[Goal]:
Write out again the part of the entries that opens with the line containing "How far is the laptop" and closes with the line containing "6.95 meters". In that part, add -15 to every coordinate and distance in the answers.

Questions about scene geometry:
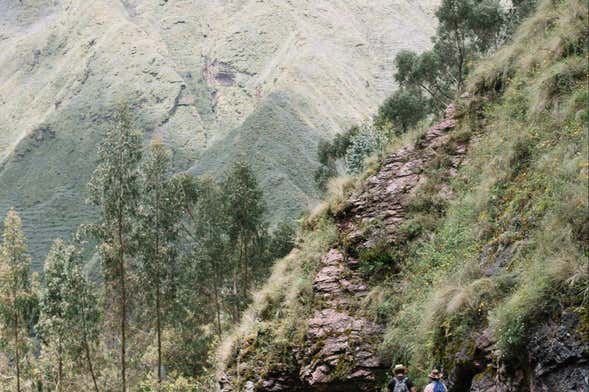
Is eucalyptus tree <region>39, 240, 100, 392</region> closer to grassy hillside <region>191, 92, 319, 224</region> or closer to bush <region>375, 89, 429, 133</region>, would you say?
bush <region>375, 89, 429, 133</region>

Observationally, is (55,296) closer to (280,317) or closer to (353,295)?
(280,317)

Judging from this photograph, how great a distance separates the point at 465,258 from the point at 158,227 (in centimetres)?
2531

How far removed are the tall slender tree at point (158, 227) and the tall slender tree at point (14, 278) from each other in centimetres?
638

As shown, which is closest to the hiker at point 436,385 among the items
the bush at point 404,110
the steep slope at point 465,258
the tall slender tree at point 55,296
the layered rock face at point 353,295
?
the steep slope at point 465,258

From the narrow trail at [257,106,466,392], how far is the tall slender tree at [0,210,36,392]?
24.5 m

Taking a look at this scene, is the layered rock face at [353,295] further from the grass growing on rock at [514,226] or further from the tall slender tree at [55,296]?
the tall slender tree at [55,296]

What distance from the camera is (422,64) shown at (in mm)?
38531

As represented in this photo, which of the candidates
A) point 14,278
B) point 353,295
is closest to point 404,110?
point 14,278

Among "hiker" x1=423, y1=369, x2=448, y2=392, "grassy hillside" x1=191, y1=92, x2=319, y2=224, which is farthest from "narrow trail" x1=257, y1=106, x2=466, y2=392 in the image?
"grassy hillside" x1=191, y1=92, x2=319, y2=224

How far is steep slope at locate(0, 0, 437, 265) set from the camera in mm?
142125

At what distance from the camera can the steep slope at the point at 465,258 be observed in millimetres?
7738

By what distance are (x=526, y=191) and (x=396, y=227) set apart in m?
4.67

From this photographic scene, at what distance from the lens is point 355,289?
13.8m

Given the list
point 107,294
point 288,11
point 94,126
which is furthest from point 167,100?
point 107,294
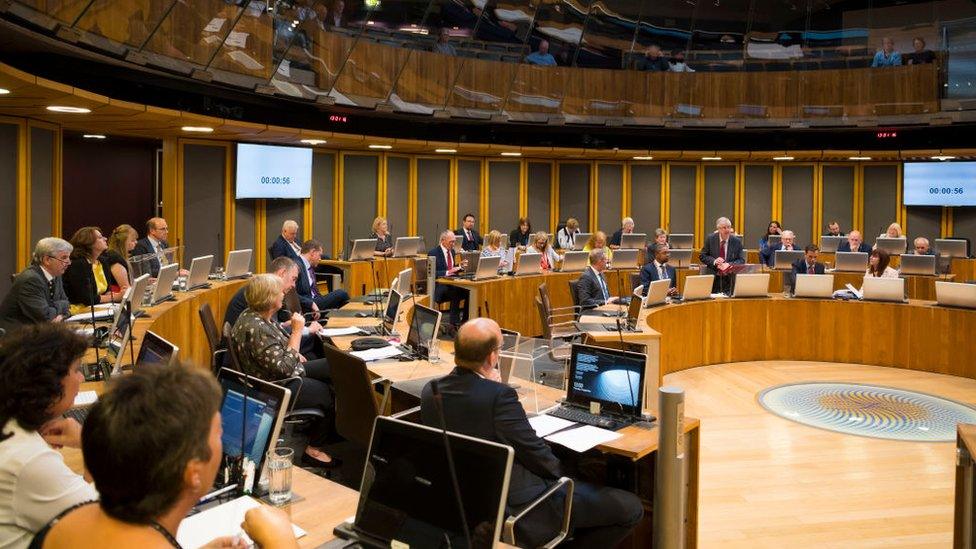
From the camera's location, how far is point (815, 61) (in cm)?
1352

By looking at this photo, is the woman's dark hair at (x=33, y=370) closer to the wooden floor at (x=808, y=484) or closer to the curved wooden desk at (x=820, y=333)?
the wooden floor at (x=808, y=484)

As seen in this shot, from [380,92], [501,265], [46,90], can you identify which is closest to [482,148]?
[380,92]

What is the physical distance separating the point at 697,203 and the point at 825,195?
7.78ft

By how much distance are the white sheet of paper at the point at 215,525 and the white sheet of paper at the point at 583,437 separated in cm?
137

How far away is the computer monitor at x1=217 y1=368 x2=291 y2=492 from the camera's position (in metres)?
2.59

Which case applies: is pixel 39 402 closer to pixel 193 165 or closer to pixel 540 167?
pixel 193 165

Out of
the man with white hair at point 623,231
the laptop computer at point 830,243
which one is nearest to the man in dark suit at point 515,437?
the man with white hair at point 623,231

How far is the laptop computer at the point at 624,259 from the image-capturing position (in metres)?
11.2

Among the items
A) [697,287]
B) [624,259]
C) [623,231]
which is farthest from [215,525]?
[623,231]

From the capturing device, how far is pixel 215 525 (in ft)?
7.95

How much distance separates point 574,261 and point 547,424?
6.95 meters

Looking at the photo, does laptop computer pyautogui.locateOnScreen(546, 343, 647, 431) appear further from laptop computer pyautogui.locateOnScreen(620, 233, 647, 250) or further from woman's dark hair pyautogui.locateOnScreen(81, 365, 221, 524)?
laptop computer pyautogui.locateOnScreen(620, 233, 647, 250)

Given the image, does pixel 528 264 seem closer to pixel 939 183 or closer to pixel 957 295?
pixel 957 295

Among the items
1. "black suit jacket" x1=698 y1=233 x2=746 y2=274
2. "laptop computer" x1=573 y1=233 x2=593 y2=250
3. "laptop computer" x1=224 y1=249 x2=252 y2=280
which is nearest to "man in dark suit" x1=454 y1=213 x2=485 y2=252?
"laptop computer" x1=573 y1=233 x2=593 y2=250
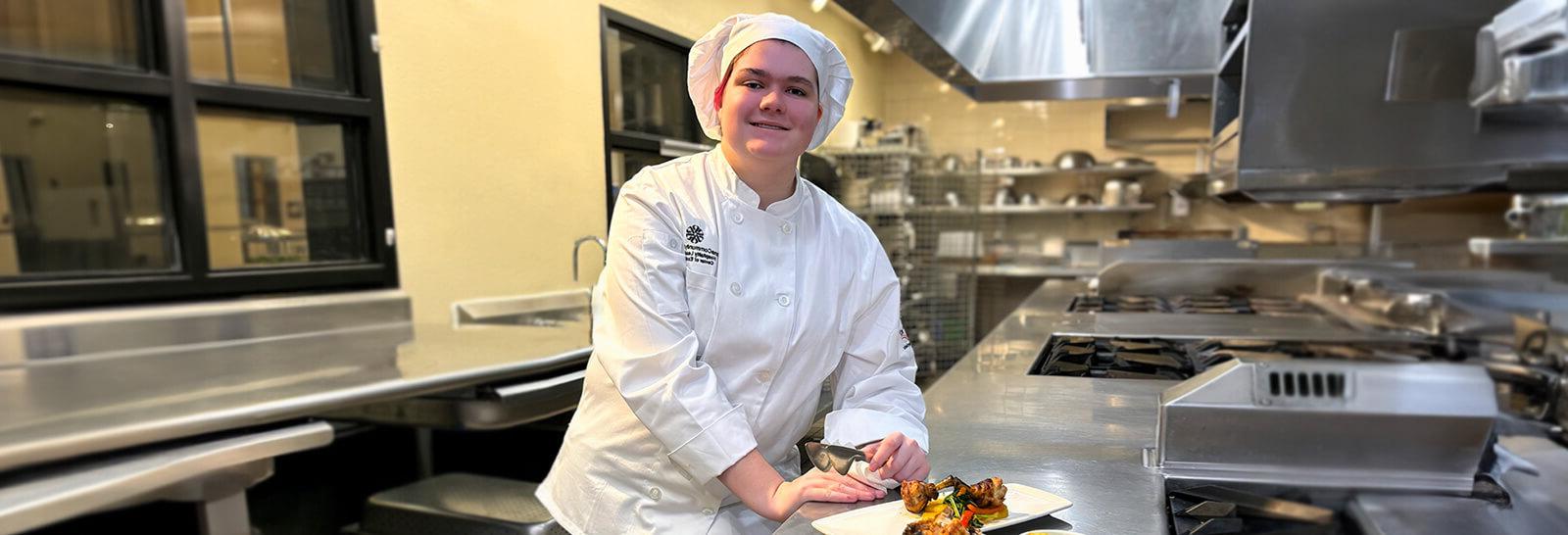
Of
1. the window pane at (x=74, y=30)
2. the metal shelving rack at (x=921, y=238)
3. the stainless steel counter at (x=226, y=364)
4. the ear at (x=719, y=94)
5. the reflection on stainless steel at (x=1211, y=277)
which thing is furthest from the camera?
the metal shelving rack at (x=921, y=238)

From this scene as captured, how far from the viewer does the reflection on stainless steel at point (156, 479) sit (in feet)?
3.41

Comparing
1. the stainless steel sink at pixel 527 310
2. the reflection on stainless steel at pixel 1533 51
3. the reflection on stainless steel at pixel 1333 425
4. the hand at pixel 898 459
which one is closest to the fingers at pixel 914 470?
the hand at pixel 898 459

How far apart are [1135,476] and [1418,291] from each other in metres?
2.54

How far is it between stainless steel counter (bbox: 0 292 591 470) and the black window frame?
61mm

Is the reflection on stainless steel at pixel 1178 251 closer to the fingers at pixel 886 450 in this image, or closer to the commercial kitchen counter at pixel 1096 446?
the commercial kitchen counter at pixel 1096 446

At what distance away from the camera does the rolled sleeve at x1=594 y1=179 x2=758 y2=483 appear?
95 cm

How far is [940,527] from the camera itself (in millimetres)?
729

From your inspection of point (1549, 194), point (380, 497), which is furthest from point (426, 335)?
point (1549, 194)

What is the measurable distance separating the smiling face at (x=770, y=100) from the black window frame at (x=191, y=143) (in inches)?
74.4

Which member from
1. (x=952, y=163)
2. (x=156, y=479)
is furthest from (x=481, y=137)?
(x=952, y=163)

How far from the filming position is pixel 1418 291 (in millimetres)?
2713

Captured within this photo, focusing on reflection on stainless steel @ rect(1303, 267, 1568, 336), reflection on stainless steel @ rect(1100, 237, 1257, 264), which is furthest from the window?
reflection on stainless steel @ rect(1100, 237, 1257, 264)

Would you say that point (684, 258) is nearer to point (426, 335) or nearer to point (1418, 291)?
point (426, 335)

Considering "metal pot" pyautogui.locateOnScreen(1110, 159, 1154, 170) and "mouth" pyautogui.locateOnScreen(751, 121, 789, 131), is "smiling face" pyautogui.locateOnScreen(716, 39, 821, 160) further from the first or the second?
"metal pot" pyautogui.locateOnScreen(1110, 159, 1154, 170)
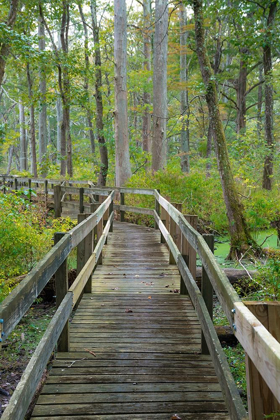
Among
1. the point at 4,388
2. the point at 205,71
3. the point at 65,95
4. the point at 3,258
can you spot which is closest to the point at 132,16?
the point at 65,95

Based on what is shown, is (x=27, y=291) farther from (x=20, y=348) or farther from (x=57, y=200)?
(x=57, y=200)

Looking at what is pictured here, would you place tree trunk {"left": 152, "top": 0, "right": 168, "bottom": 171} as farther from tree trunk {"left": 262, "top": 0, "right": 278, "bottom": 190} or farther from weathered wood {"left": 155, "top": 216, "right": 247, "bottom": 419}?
weathered wood {"left": 155, "top": 216, "right": 247, "bottom": 419}

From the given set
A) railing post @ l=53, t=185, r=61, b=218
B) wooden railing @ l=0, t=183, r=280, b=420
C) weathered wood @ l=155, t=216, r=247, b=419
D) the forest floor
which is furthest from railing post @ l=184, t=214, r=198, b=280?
railing post @ l=53, t=185, r=61, b=218

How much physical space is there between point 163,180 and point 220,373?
1155 centimetres

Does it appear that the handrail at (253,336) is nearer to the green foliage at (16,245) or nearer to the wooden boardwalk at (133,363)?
the wooden boardwalk at (133,363)

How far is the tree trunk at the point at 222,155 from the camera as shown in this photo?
9625mm

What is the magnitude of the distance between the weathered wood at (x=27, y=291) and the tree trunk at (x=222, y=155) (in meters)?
7.27

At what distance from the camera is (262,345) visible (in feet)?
4.81

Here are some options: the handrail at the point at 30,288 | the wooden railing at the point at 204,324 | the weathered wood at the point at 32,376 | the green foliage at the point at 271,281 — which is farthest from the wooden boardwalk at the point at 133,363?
the green foliage at the point at 271,281

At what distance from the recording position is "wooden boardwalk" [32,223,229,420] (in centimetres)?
282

[Response to this exercise]:
How far is the laptop computer at the point at 624,259 from the image-capturing position (in metres)?
-3.8

Among the items
A) [697,287]
B) [624,259]
C) [623,231]
which is farthest from [215,525]?
[608,216]

From the capturing device, how far is pixel 215 525 (in ft)?
-7.05

How much distance separates point 574,261 and point 547,424?
-8.05 meters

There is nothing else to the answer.